Flexor tendon injuries in zone II are traditionally managed with postoperative splinting to protect the repair, but this can limit early mobilization and functional recovery. This prospective cohort study aims to evaluate the clinical and functional outcomes of primary flexor tendon repair using an eight-strand core suture technique without postoperative splinting.

All procedures will be performed under wide-awake local anesthesia without a tourniquet (WALANT). The injured tendons will be repaired using an innovative crossed eight-strand core suture technique with PDS 3-0 or 4-0 sutures, depending on tendon size. Standard aseptic technique and microsurgical instruments will be utilized.

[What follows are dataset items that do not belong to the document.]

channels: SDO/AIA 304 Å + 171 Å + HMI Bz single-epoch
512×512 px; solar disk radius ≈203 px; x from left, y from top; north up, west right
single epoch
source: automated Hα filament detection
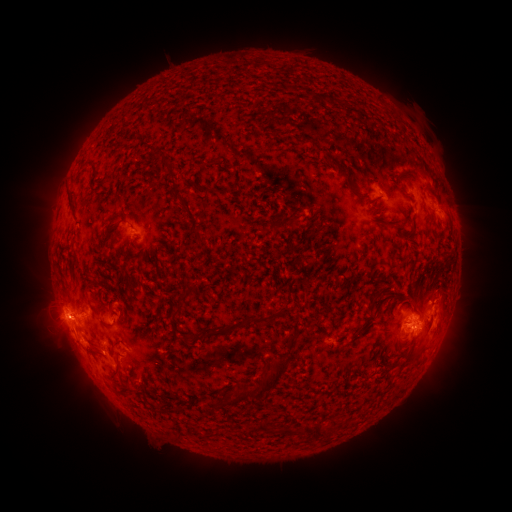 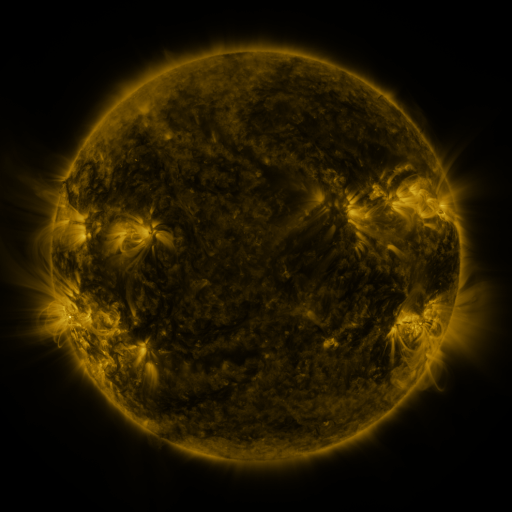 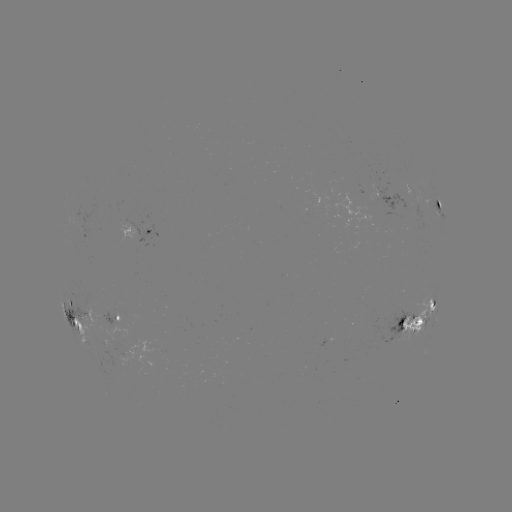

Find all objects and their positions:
filament: (168, 163, 178, 171)
filament: (336, 165, 350, 178)
filament: (212, 187, 222, 194)
filament: (67, 191, 75, 210)
filament: (434, 199, 442, 210)
filament: (181, 200, 196, 222)
filament: (370, 288, 384, 305)
filament: (75, 300, 84, 310)
filament: (410, 303, 422, 319)
filament: (206, 315, 269, 337)
filament: (231, 355, 289, 405)
filament: (112, 362, 119, 375)
filament: (112, 382, 129, 395)
filament: (256, 420, 272, 435)
filament: (310, 424, 320, 438)
filament: (278, 428, 293, 436)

Unlike traditional protocols, no splint will be applied postoperatively. Patients will begin gentle, active range-of-motion exercises starting on postoperative day 5. This approach aims to leverage the superior tensile strength of the eight-strand repair to allow early mobilization, potentially reducing adhesion formation and improving outcomes.

Patients will be followed up weekly until 6 weeks, then at 12 weeks, and finally at 6 months post-surgery. Skin sutures will be removed at two weeks.

The primary outcome is Total Active Motion (TAM) assessed using the Strickland and Glogovac score at 6 weeks and 6 months. Secondary outcomes include grip strength and patient-reported function via the Disability of the Arm, Shoulder, and Hand (DASH) questionnaire at the same time points.